** Start **

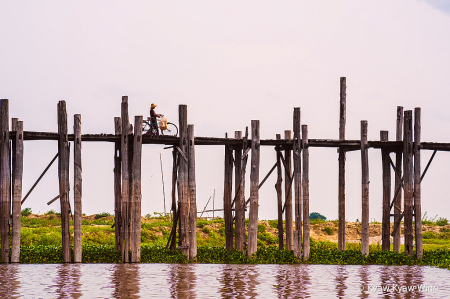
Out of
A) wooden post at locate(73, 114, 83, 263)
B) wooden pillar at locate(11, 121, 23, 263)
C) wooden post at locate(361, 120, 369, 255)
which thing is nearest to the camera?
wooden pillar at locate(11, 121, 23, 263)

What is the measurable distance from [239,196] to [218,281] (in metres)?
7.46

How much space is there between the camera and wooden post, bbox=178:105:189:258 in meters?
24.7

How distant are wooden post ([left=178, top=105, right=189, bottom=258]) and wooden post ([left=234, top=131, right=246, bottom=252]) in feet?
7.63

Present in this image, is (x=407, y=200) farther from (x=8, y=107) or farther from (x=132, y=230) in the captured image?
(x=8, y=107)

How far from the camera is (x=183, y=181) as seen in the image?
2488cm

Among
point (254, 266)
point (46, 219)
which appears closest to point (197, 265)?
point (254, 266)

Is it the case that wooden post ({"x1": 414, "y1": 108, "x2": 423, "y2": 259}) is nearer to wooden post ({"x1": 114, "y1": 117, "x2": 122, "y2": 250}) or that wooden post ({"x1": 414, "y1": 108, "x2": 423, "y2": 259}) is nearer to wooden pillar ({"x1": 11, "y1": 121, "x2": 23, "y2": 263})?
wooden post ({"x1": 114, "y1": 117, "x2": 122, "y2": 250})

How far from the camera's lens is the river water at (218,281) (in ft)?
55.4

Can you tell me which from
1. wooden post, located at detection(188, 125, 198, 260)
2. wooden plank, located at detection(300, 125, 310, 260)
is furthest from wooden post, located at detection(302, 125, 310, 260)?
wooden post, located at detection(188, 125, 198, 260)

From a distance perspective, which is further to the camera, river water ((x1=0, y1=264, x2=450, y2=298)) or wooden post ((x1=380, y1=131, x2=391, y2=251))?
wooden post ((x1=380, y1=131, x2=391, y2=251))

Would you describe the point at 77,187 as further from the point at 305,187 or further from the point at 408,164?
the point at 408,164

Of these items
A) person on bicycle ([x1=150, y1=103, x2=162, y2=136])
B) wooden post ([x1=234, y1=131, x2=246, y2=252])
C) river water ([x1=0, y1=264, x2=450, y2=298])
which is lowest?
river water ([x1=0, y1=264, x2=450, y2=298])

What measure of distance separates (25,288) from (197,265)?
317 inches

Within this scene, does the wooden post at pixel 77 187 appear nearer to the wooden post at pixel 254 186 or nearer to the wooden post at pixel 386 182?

** End **
** Start **

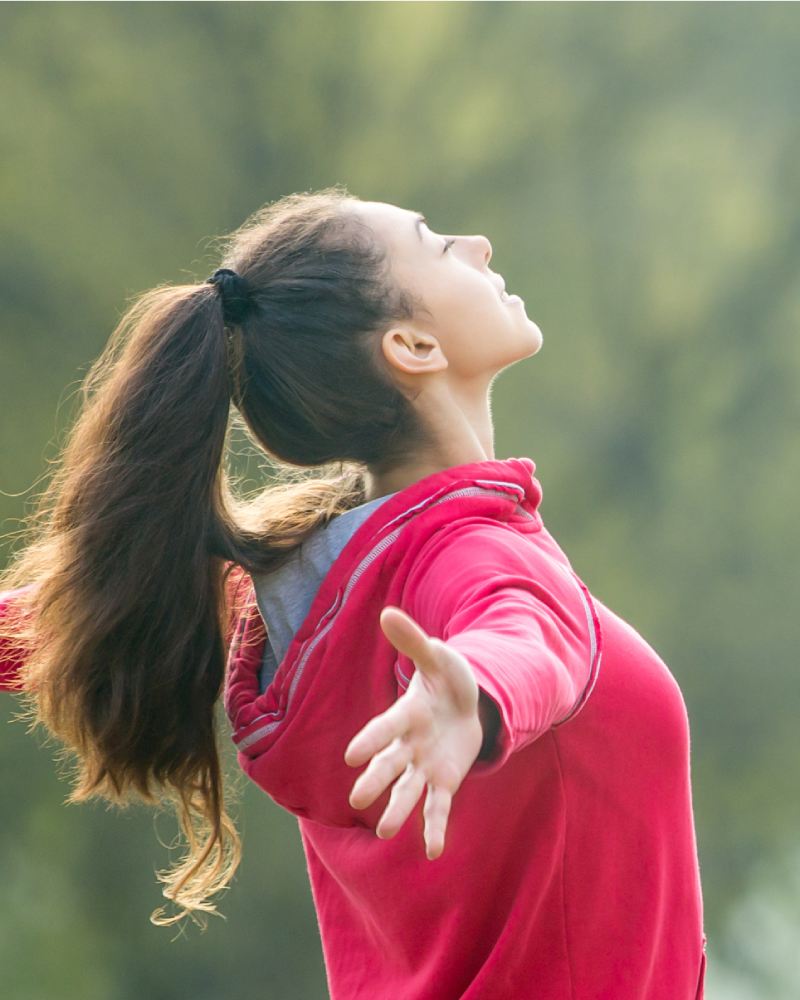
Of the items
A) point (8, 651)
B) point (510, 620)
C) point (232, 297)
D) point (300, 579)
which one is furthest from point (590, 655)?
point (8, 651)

** End **
** Start **

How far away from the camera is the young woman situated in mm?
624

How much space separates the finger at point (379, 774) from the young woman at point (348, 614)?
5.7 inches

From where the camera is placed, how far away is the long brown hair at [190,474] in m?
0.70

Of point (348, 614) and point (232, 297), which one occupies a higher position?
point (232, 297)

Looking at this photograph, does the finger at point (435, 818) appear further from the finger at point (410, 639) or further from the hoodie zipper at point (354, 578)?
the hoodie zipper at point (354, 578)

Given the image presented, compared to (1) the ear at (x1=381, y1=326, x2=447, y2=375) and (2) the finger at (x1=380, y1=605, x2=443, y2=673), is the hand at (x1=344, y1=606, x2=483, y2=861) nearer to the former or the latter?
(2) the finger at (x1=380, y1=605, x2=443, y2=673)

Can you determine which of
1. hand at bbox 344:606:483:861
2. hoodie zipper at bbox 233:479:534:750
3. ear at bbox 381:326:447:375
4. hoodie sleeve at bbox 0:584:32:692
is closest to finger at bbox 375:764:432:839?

** End **

DIRECTIONS FOR THIS TASK
Find every line above that contains the word "water" and copy each of those lines out.

OUTPUT
How far from the camera's lens is the river water at (218,281) (in ft)?
From a distance perspective, which is further to the camera, river water ((x1=0, y1=264, x2=450, y2=298)) or wooden post ((x1=380, y1=131, x2=391, y2=251))?
C) river water ([x1=0, y1=264, x2=450, y2=298])
river water ([x1=0, y1=264, x2=450, y2=298])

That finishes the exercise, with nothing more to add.